#### WHAT YOU HAVE TO DO:
Show every line below that contains the string "right". Matching is case-sensitive.

#### MATERIAL PROVIDED:

::::::::::

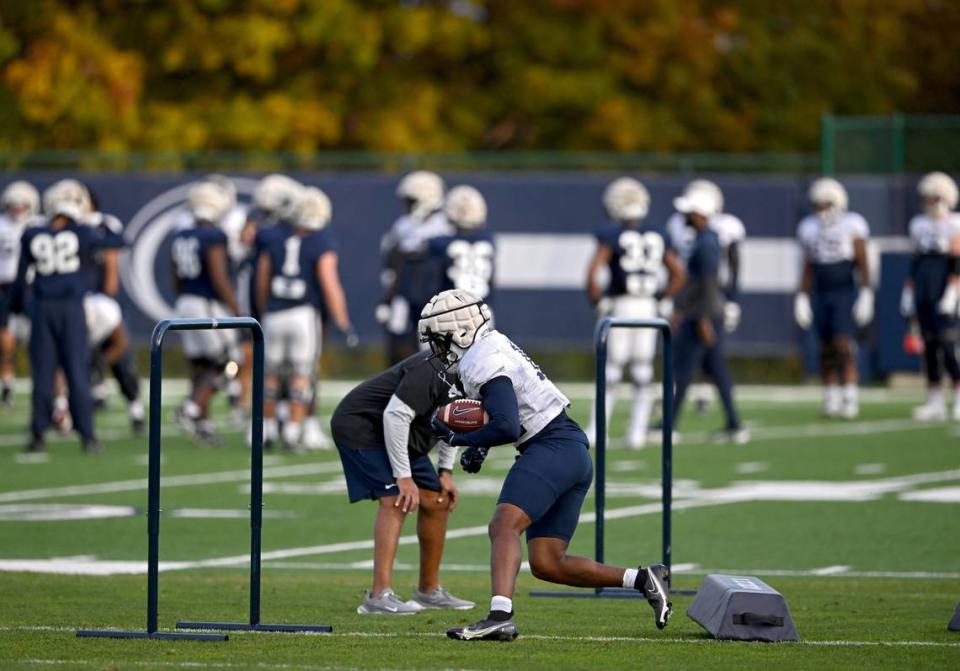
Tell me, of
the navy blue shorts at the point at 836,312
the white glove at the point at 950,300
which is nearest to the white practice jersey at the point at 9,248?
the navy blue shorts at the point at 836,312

::::::::::

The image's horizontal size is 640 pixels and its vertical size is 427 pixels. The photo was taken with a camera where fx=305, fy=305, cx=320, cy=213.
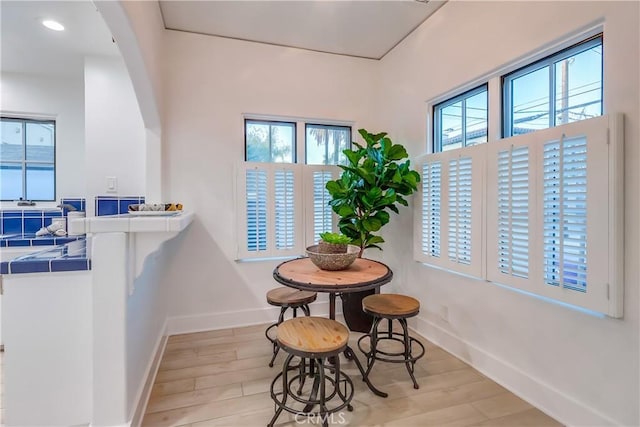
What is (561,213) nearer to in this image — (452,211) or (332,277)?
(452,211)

::::::::::

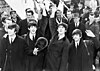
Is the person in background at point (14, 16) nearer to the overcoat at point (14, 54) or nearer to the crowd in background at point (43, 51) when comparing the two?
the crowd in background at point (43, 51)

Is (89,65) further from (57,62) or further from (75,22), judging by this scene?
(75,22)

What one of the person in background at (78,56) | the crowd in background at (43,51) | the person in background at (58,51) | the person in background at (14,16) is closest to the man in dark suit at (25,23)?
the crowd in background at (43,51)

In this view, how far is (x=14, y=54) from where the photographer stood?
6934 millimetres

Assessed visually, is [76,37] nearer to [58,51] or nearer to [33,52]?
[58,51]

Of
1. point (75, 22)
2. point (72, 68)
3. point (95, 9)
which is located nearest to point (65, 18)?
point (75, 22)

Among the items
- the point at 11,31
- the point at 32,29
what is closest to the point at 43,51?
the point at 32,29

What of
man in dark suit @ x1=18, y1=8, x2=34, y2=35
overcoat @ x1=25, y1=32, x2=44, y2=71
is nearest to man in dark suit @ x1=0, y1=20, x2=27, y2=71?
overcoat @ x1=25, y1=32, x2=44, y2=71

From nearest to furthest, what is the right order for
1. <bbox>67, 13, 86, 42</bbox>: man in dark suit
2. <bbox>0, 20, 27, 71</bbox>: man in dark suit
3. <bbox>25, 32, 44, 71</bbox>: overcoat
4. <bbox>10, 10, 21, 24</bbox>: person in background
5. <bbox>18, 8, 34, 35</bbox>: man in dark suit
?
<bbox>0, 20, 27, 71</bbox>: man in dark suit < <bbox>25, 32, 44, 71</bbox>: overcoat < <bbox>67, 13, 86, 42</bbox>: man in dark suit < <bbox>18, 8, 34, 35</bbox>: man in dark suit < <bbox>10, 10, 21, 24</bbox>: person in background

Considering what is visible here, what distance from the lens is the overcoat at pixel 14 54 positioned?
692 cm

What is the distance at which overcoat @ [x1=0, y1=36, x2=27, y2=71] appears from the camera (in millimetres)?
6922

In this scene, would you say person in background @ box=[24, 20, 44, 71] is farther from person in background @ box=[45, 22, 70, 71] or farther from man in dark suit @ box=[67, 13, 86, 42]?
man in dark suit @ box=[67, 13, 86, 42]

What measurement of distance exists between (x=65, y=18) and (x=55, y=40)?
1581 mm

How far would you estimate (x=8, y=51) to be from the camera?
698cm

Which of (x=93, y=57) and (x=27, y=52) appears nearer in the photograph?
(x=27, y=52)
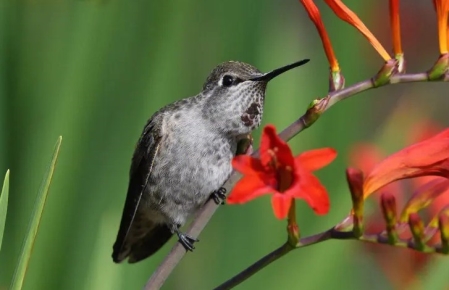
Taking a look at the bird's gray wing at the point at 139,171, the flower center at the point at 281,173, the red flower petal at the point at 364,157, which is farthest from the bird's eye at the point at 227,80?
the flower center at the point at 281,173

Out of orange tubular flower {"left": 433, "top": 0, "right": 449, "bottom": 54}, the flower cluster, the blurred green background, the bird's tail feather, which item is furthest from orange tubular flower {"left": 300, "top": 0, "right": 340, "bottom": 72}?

::::::::::

#### OUTPUT OF THE TASK:
From nearest to furthest, what is the right order for
Out of orange tubular flower {"left": 433, "top": 0, "right": 449, "bottom": 54}, the flower cluster, the blurred green background, the bird's tail feather, which item is furthest from orange tubular flower {"left": 300, "top": 0, "right": 340, "bottom": 72}?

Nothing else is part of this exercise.